Vitrine Bermondsey Street is delighted to present the first solo exhibition of British artist Guy Patton. A series of large-scale acrylic paintings that embrace spontaneity, process and collisions of colour through layers of paint on canvas.

Within this new body of work, Patton demonstrates a rigorous appreciation of paint as his medium. Manipulating his materials and transferring paint from one canvas to another with collisions of unlikely, unsettling and at times uncomfortable colour combinations; The use of colour setup to reveal a pleasure/displeasure contradiction.

The act of painting is a fundamental aspect of Patton’s practice. Working on series of paintings simultaneously, the works inform one another and bear the imprints of this process; often without a preconceived vision or design. Deliberately and decisively transferred from one to another, acting as a means of printing, these imperfect repetitions enacted by memory form the notions of what Patton describes as a ‘psychic space’.

One painting is needed for the next, however they have separate entities.

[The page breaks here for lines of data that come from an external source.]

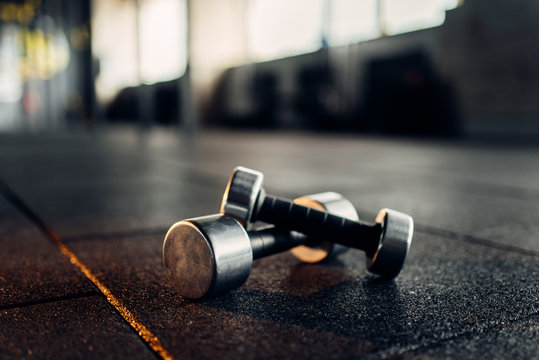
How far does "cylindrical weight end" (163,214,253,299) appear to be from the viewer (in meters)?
0.65

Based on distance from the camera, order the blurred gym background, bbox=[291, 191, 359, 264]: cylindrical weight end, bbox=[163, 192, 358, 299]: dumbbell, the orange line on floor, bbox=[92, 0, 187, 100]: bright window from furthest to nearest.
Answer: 1. bbox=[92, 0, 187, 100]: bright window
2. the blurred gym background
3. bbox=[291, 191, 359, 264]: cylindrical weight end
4. bbox=[163, 192, 358, 299]: dumbbell
5. the orange line on floor

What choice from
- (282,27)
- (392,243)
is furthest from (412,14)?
(392,243)

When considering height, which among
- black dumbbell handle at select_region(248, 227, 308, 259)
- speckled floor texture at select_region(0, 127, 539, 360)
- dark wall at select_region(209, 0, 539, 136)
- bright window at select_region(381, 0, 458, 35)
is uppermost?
bright window at select_region(381, 0, 458, 35)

The paintings are formed through ever-changing techniques and processes. Through decisive lines and shapes, varying in speed and gesture, tentative arrangements take shape on the canvas.

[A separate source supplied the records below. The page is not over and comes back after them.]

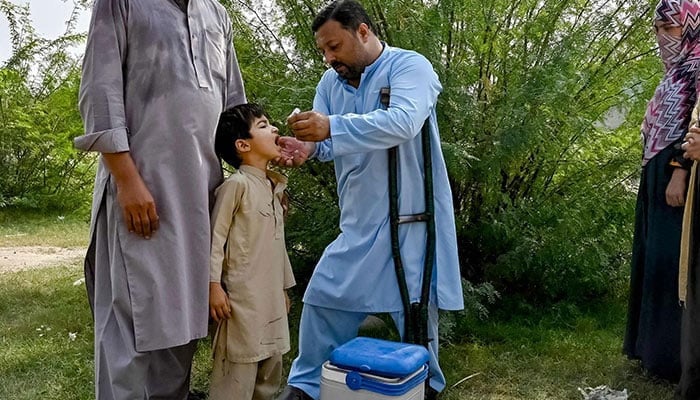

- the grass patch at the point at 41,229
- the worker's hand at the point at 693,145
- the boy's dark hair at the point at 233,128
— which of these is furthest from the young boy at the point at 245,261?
the grass patch at the point at 41,229

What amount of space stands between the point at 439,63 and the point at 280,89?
82 cm

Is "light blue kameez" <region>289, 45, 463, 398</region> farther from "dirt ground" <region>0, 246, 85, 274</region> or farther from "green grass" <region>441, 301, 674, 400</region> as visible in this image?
"dirt ground" <region>0, 246, 85, 274</region>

Deriving from a fascination of deconstructing influences in modernism and the impersonal aesthetics of hard-edge abstraction, the painting creates itself out of a nexus of chaotic and calculated movements through the use of line, pattern and colour. Patterns recur throughout, whether as repeated gestures or stencilled sequences that mirror the standardised patterns of minimalism. He chooses to challenge and deconstruct art-theoretical oppositions.

Guy Patton (born. 1980, Peterborough, UK) studied his BA in Fine Art at Bath Spa School of Art and his MA in Painting at the Royal College of Art, London, where he graduated in 2005 and was awarded the Stanley Smith Scholarship. Past exhibitions include: Camel Blues, Kinman Gallery, London (2014), How Could Everybody Be So Wrong, Andor Gallery, London (2011) and Invasion of Piquancy, Kenny Schachter ROVE, London (2005).